I don’t mean to beat a dead horse too long, but your cross arm configuration is a fairly difficult little structure to do a simple structural analysis on. However, with the consideration of heavier conductors, and the possible longer spans, this might be the ideal time to at least take a look at a new design configuration, in good part because of the heavier loads. A light hollow structural section (HSS), rectangular shape would really make your structural design easier. And, it would eliminate the bracing pieces and their bolting. It would need light end caps, and drain holes; and have two steel plate tabs at each pole, .2m apart, to bolt to the backs of the two vert. channels above the pole top. These tabs would also have holes for your stay wire end hardware. With newer terminal hardware designs and insulators, etc. this might be much cleaner, and no heavier, a design.
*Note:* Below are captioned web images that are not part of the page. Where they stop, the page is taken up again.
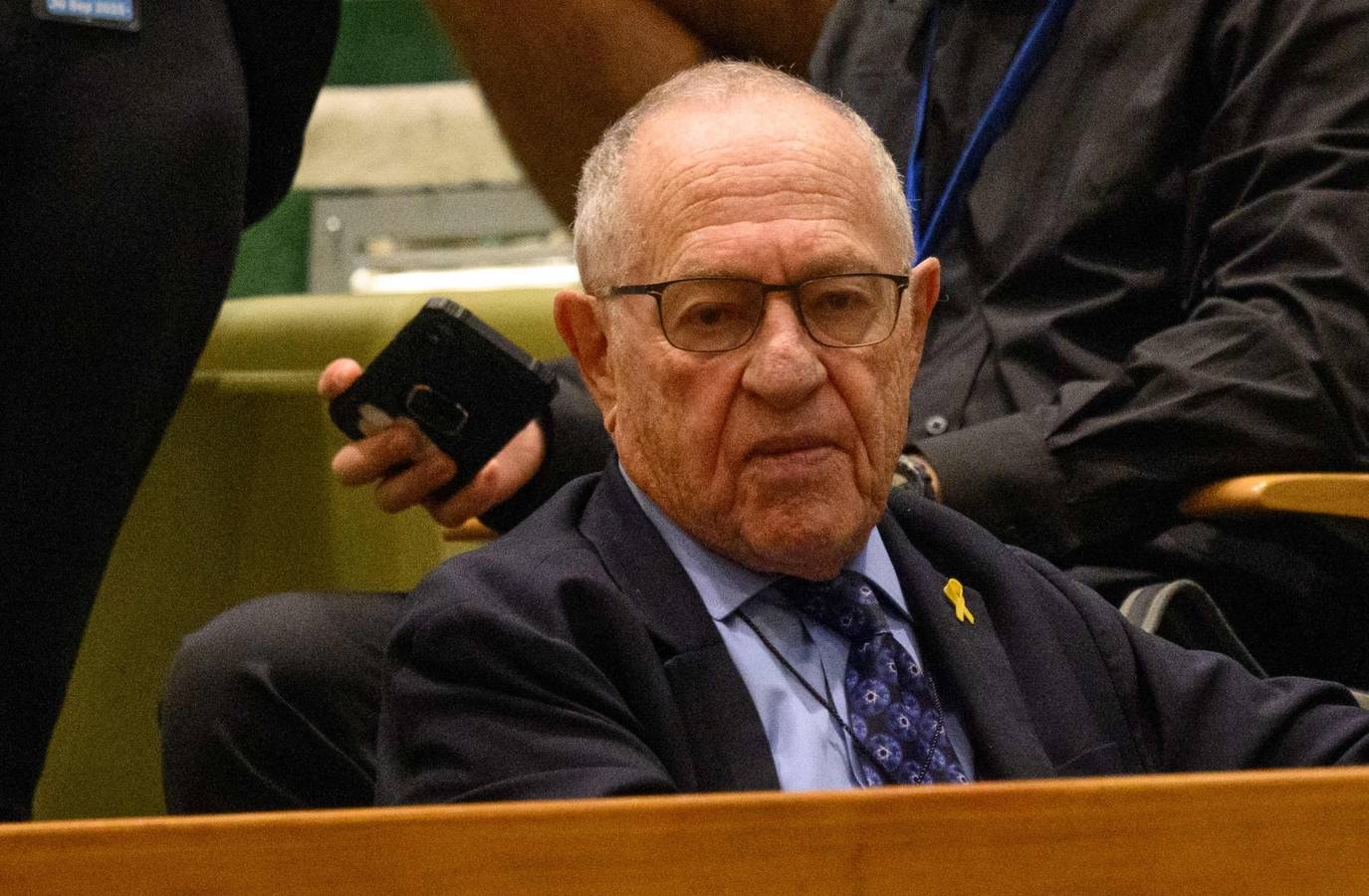 Ex-Epstein Attorney Dershowitz Slammed for Scathing Attack on Joe Kent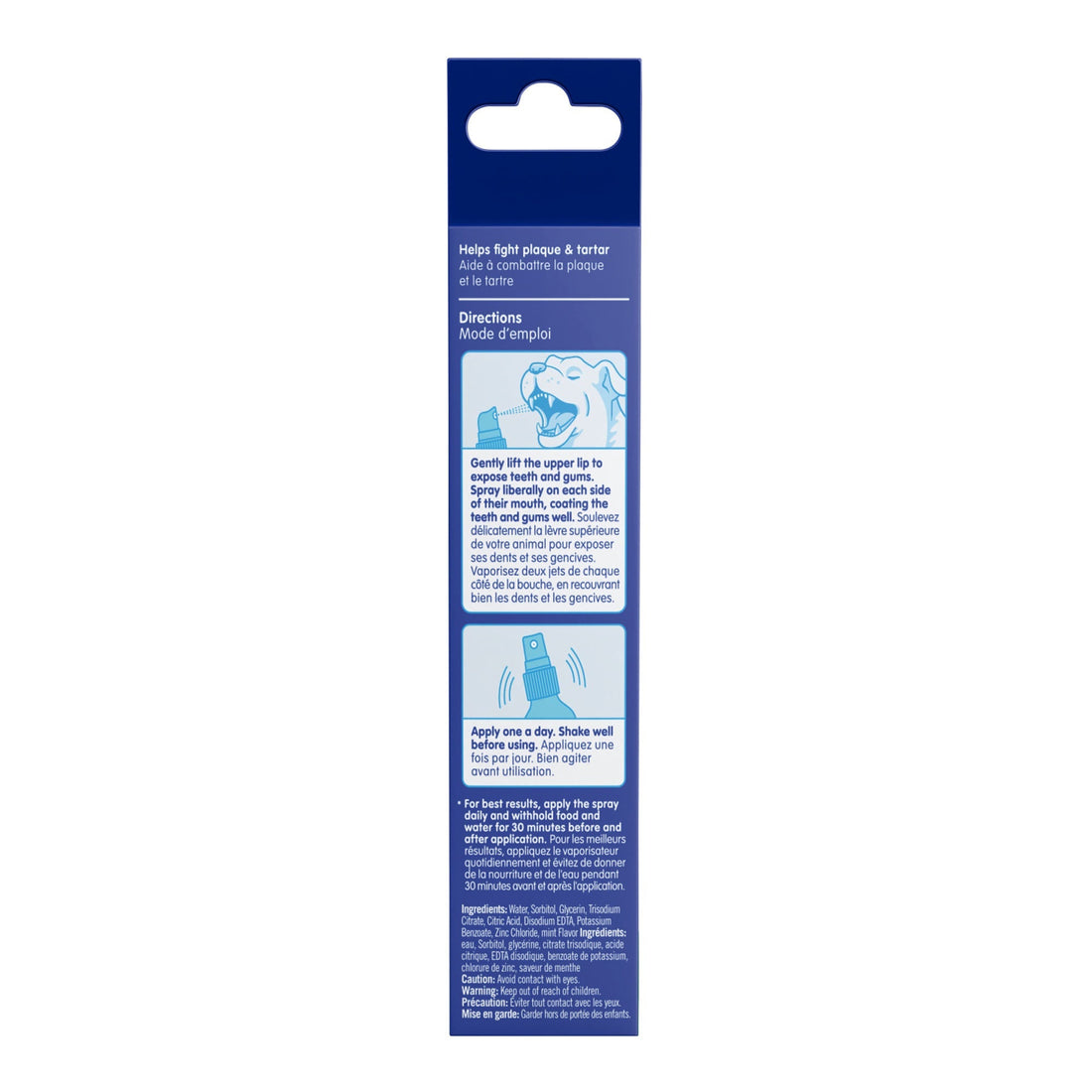 bluestem Oral Care Dog Spray, Mint, 4 fl oz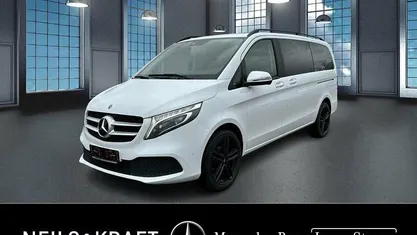 Gebraucht Mercedes V220 163 PS (119 kW) 2022 Arktikweiß Van / Kleinbus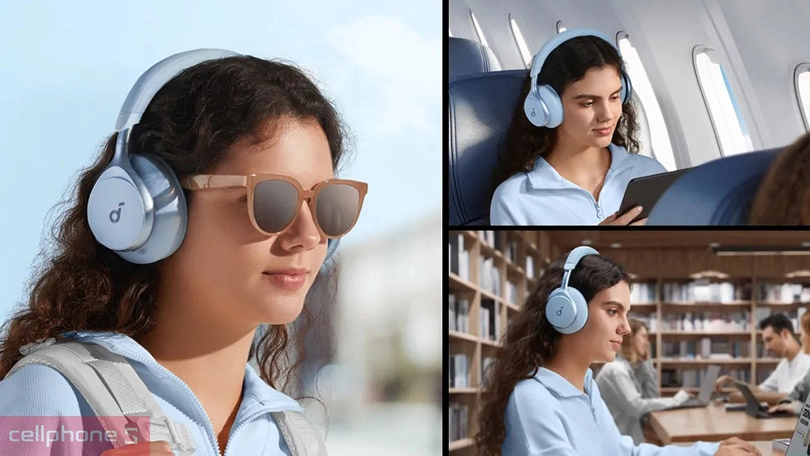 Pin tai nghe Anker Soundcore Space One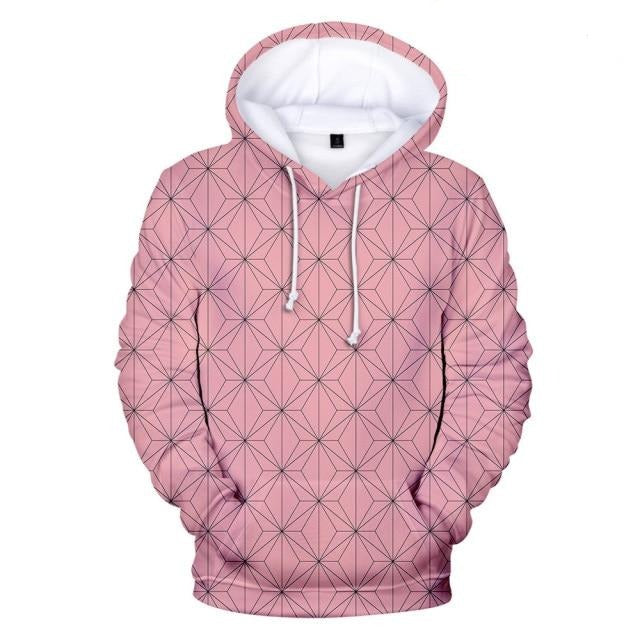 Sweat à Capuche Demon Slayer Nezuko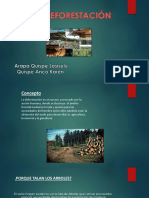 DEFORESTACION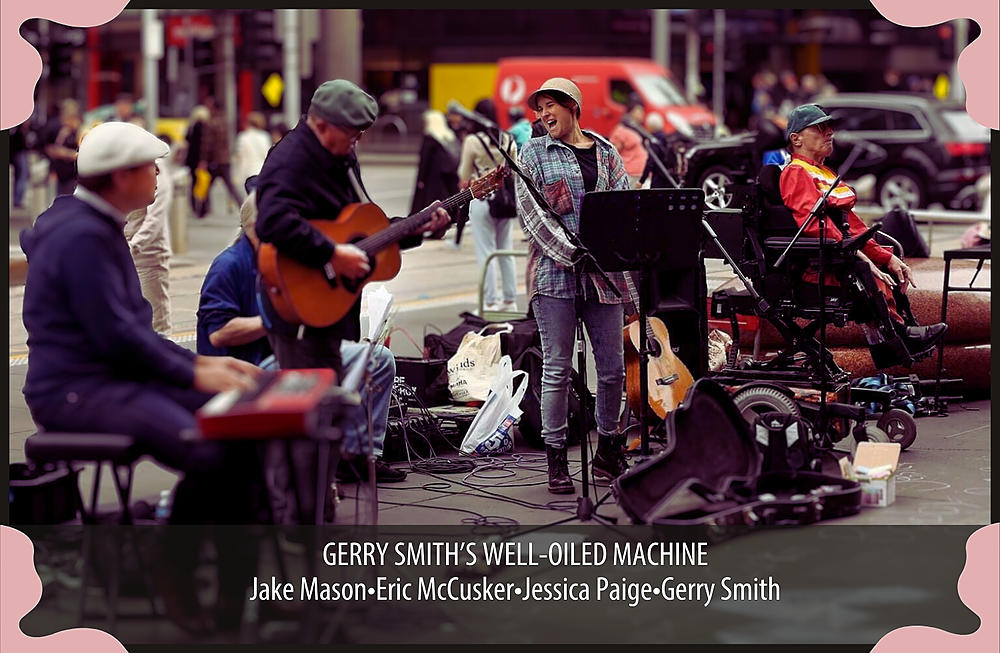 Gerry Smith's Well-Oiled Machine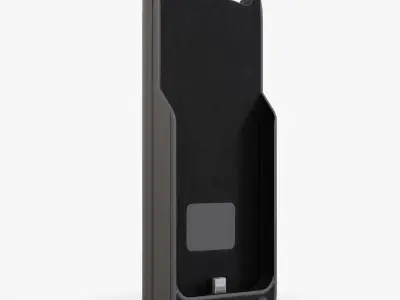 Case DF iBattery-01 for iPhone 5 Low-poly 3D model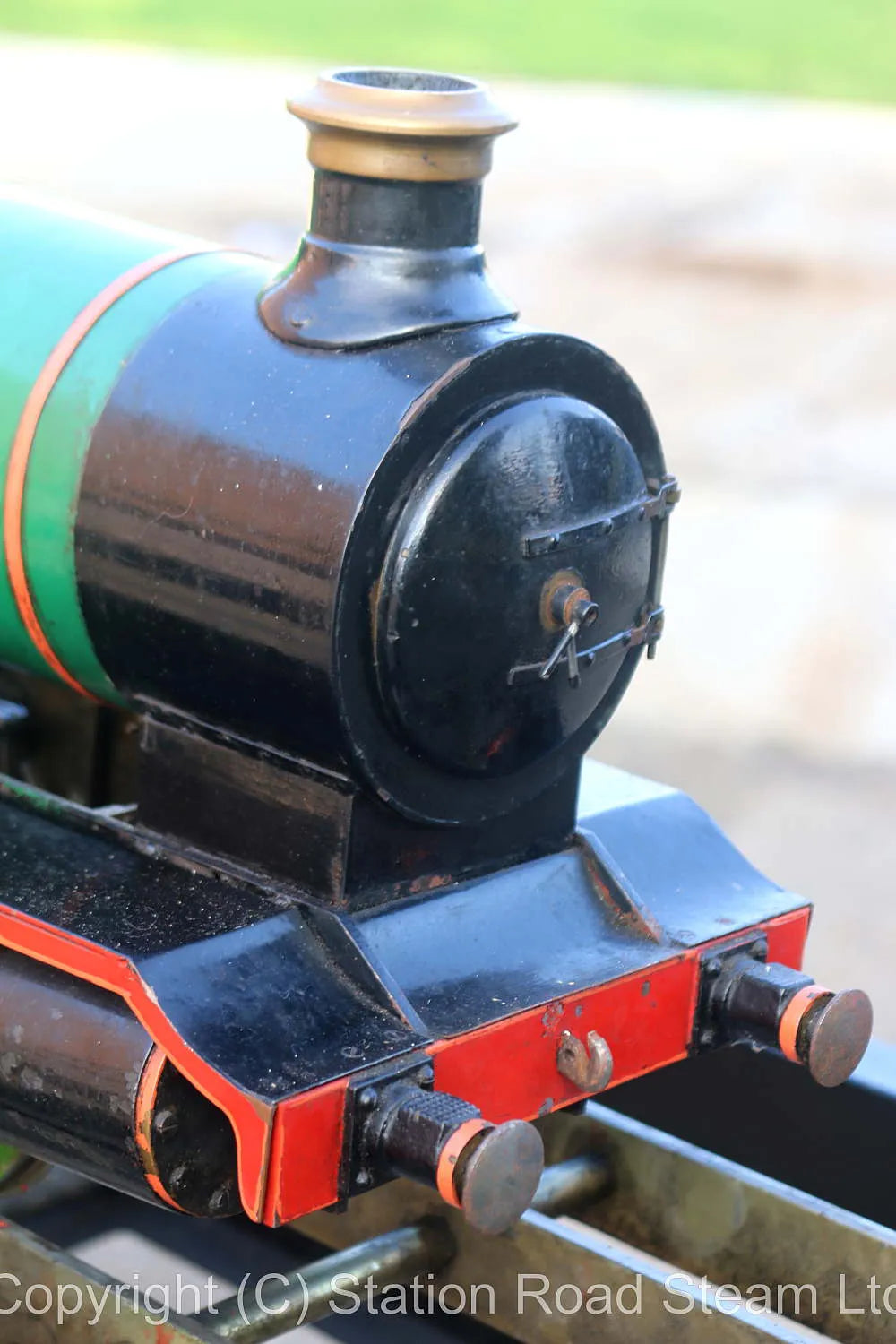 3 1/2 inch gauge GWR 0-6-0 tender locomotive "Iris"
If you change anything, you will not be able to fall back on the old design having withstood the test of time. And, in today’s market you probably will need a fairly complete design for the new standard.

 

[paddingtongreen]

You'd think 25 years ago was back in the dark ages, we had cranes and cherry pickers back then LOL.

I would agree with the HSS only if they galvanize inside as well as outside.

Michael.
Timing has a lot to do with the outcome of a rain dance.

 

[Albert20]

Thanks very much for all your help. You've all shone a little light on the situation!